強いから、心配なんだよね。ロケット団とバトルした話も聞いたし、無茶なことしてなきゃいいんだけど、なあ。


「名前ちゃん」


お饅頭を持つ手と反対側の手をそっと握られて、思わず肩が跳ねる。マツバさんの方を見ると、柔らかい笑みでわたしを見つめる眼差しとかち合った。

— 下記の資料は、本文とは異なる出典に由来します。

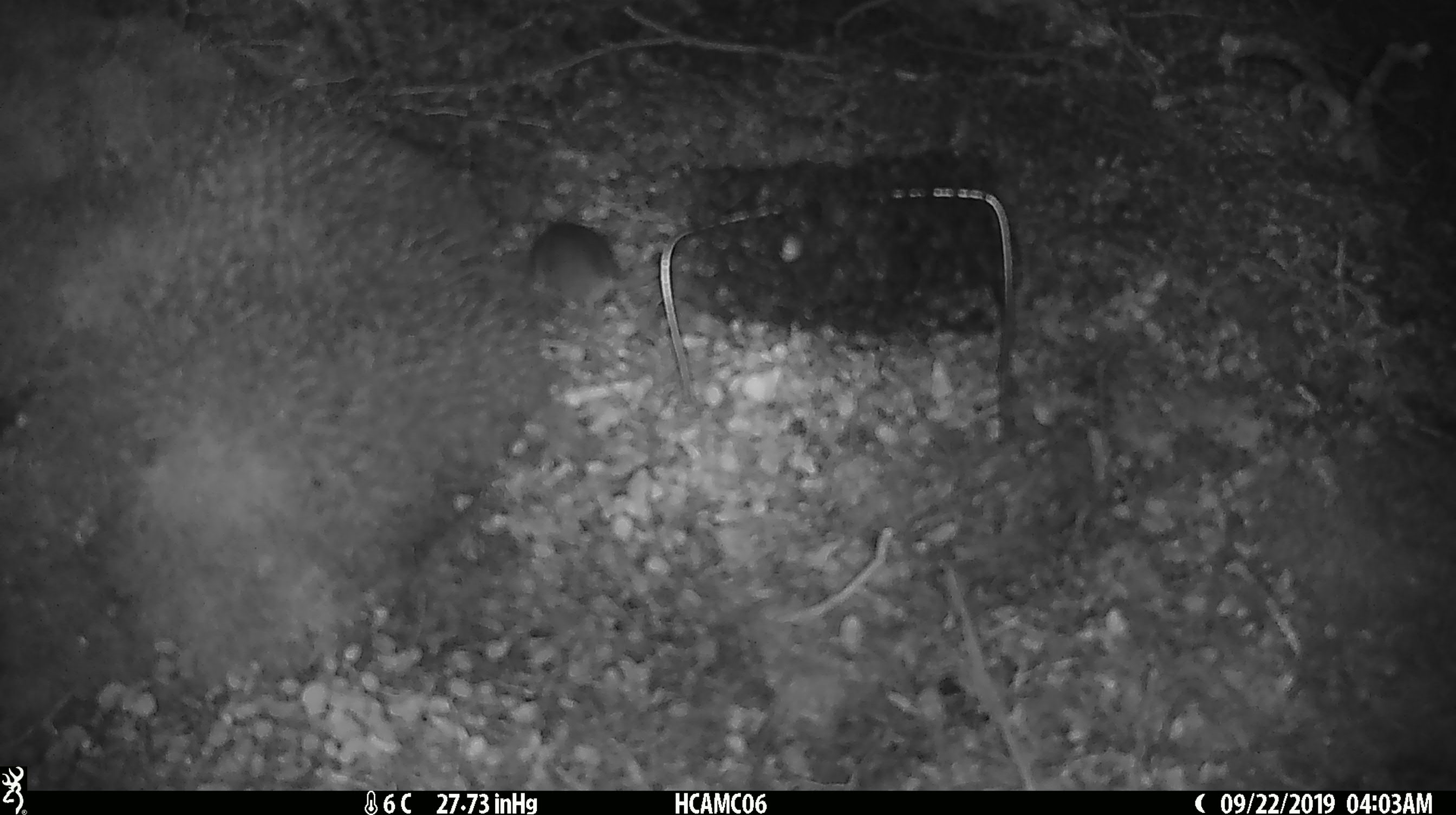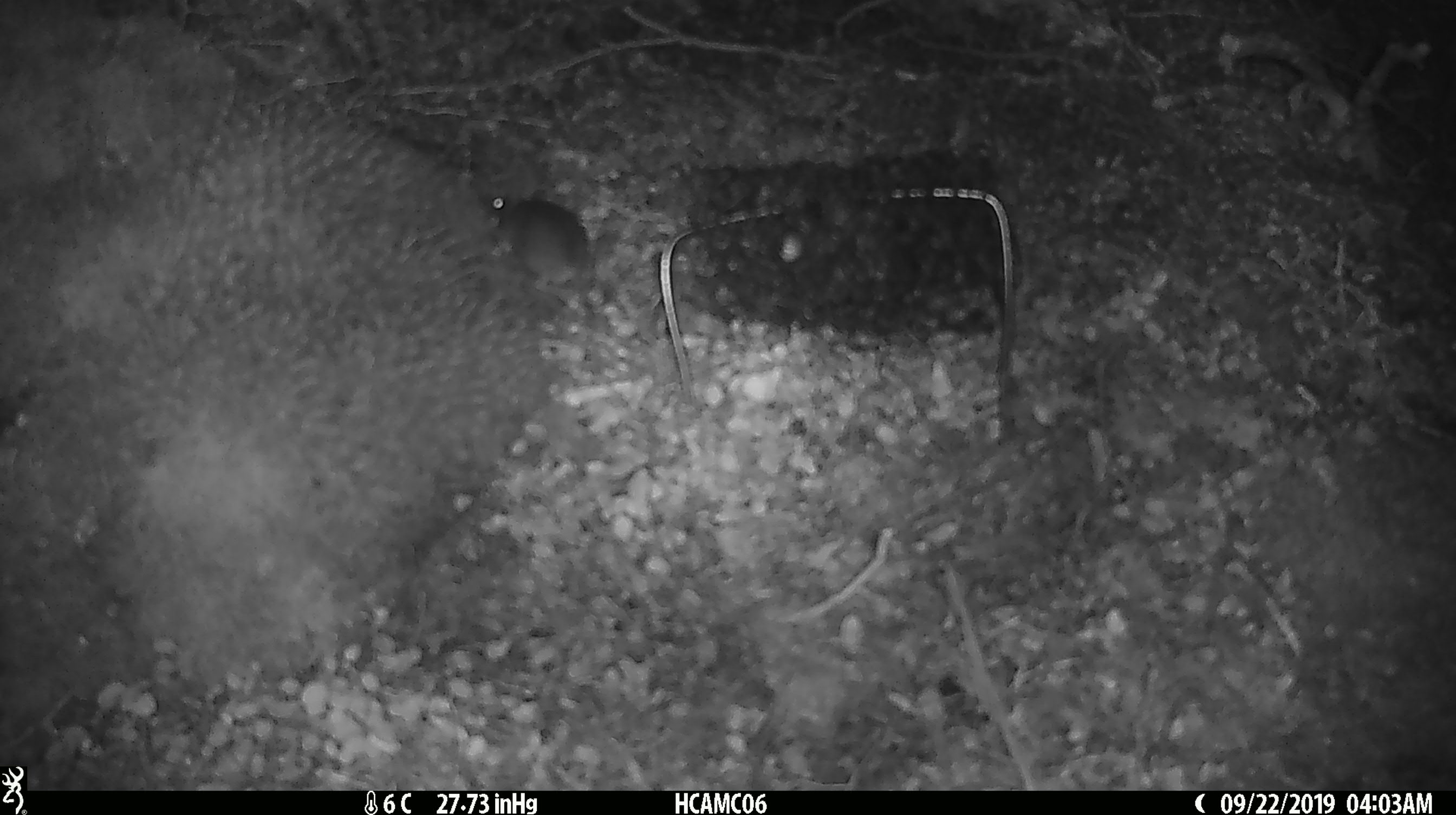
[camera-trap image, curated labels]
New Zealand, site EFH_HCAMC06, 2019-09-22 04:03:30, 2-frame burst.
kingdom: Animalia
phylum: Chordata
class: Mammalia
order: Rodentia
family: Muridae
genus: Mus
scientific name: Mus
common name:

「名前ちゃんがそんな顔してたら、僕も悲しくなっちゃうよ」
「…わたし、そんなにわかりやすいですか?」
「とってもね」

肩を竦めるマツバさんに、ちょっとだけ力が抜けた。本当に、マツバさんはすごいなあ。
握られた手を引かれても抵抗する気なんてないから、あっという間にマツバさんの胸に抱き寄せられる。規則正しく脈打つ心音と、お香のような匂いに安心して、恐る恐る背中に手を伸ばすと、マツバさんの腕に力が籠もった。


「…ずっと足が治らなければいいのにな」


耳元で囁かれた言葉に嫌な意味でどきりとさせられたけど、すぐに「冗談だよ」とくすくす笑う声が聞こえてきてすぐにからかわれたのだとわかった。

「〜〜マツバさんのばか!」
「ふふ、ごめんね。……でも、そうしたら名前ちゃんとずっと一緒にいられるでしょ」


蜜のような甘さを含んだ声が、頭に響いて離れない。


「僕ばっかり骨抜きなのは、堪らないからさ」


再び視界を紫に染められたわたしは、その時マツバさんがどんな表情をしていたのか、知らない。